→ **Work to be completed**
Copy the items below back word for word, leaving out the pictures.

→ **The data**
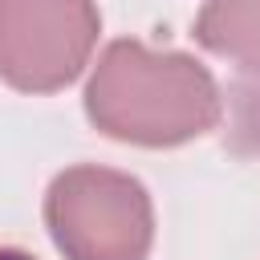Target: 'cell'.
Wrapping results in <instances>:
<instances>
[{"label": "cell", "instance_id": "obj_1", "mask_svg": "<svg viewBox=\"0 0 260 260\" xmlns=\"http://www.w3.org/2000/svg\"><path fill=\"white\" fill-rule=\"evenodd\" d=\"M89 118L122 142L175 146L219 122L211 73L183 53H150L138 41H114L85 93Z\"/></svg>", "mask_w": 260, "mask_h": 260}, {"label": "cell", "instance_id": "obj_2", "mask_svg": "<svg viewBox=\"0 0 260 260\" xmlns=\"http://www.w3.org/2000/svg\"><path fill=\"white\" fill-rule=\"evenodd\" d=\"M45 219L69 260H146L154 215L138 179L106 167H73L57 175Z\"/></svg>", "mask_w": 260, "mask_h": 260}, {"label": "cell", "instance_id": "obj_3", "mask_svg": "<svg viewBox=\"0 0 260 260\" xmlns=\"http://www.w3.org/2000/svg\"><path fill=\"white\" fill-rule=\"evenodd\" d=\"M98 41L93 0H0V77L49 93L69 85Z\"/></svg>", "mask_w": 260, "mask_h": 260}, {"label": "cell", "instance_id": "obj_4", "mask_svg": "<svg viewBox=\"0 0 260 260\" xmlns=\"http://www.w3.org/2000/svg\"><path fill=\"white\" fill-rule=\"evenodd\" d=\"M195 37L223 57H260V0H211L195 20Z\"/></svg>", "mask_w": 260, "mask_h": 260}, {"label": "cell", "instance_id": "obj_5", "mask_svg": "<svg viewBox=\"0 0 260 260\" xmlns=\"http://www.w3.org/2000/svg\"><path fill=\"white\" fill-rule=\"evenodd\" d=\"M228 146L236 154H260V57L244 61L228 89Z\"/></svg>", "mask_w": 260, "mask_h": 260}, {"label": "cell", "instance_id": "obj_6", "mask_svg": "<svg viewBox=\"0 0 260 260\" xmlns=\"http://www.w3.org/2000/svg\"><path fill=\"white\" fill-rule=\"evenodd\" d=\"M0 260H32V256L20 252V248H0Z\"/></svg>", "mask_w": 260, "mask_h": 260}]
</instances>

→ **Expected output**
Target: 'cell'.
Wrapping results in <instances>:
<instances>
[{"label": "cell", "instance_id": "obj_1", "mask_svg": "<svg viewBox=\"0 0 260 260\" xmlns=\"http://www.w3.org/2000/svg\"><path fill=\"white\" fill-rule=\"evenodd\" d=\"M89 118L122 142L175 146L219 122L211 73L183 53H150L138 41H114L85 93Z\"/></svg>", "mask_w": 260, "mask_h": 260}, {"label": "cell", "instance_id": "obj_2", "mask_svg": "<svg viewBox=\"0 0 260 260\" xmlns=\"http://www.w3.org/2000/svg\"><path fill=\"white\" fill-rule=\"evenodd\" d=\"M45 219L69 260H146L154 215L138 179L106 167H73L57 175Z\"/></svg>", "mask_w": 260, "mask_h": 260}, {"label": "cell", "instance_id": "obj_3", "mask_svg": "<svg viewBox=\"0 0 260 260\" xmlns=\"http://www.w3.org/2000/svg\"><path fill=\"white\" fill-rule=\"evenodd\" d=\"M98 41L93 0H0V77L49 93L69 85Z\"/></svg>", "mask_w": 260, "mask_h": 260}, {"label": "cell", "instance_id": "obj_4", "mask_svg": "<svg viewBox=\"0 0 260 260\" xmlns=\"http://www.w3.org/2000/svg\"><path fill=\"white\" fill-rule=\"evenodd\" d=\"M195 37L223 57H260V0H211L195 20Z\"/></svg>", "mask_w": 260, "mask_h": 260}, {"label": "cell", "instance_id": "obj_5", "mask_svg": "<svg viewBox=\"0 0 260 260\" xmlns=\"http://www.w3.org/2000/svg\"><path fill=\"white\" fill-rule=\"evenodd\" d=\"M228 146L236 154H260V57L244 61L228 89Z\"/></svg>", "mask_w": 260, "mask_h": 260}, {"label": "cell", "instance_id": "obj_6", "mask_svg": "<svg viewBox=\"0 0 260 260\" xmlns=\"http://www.w3.org/2000/svg\"><path fill=\"white\" fill-rule=\"evenodd\" d=\"M0 260H32V256L20 252V248H0Z\"/></svg>", "mask_w": 260, "mask_h": 260}]
</instances>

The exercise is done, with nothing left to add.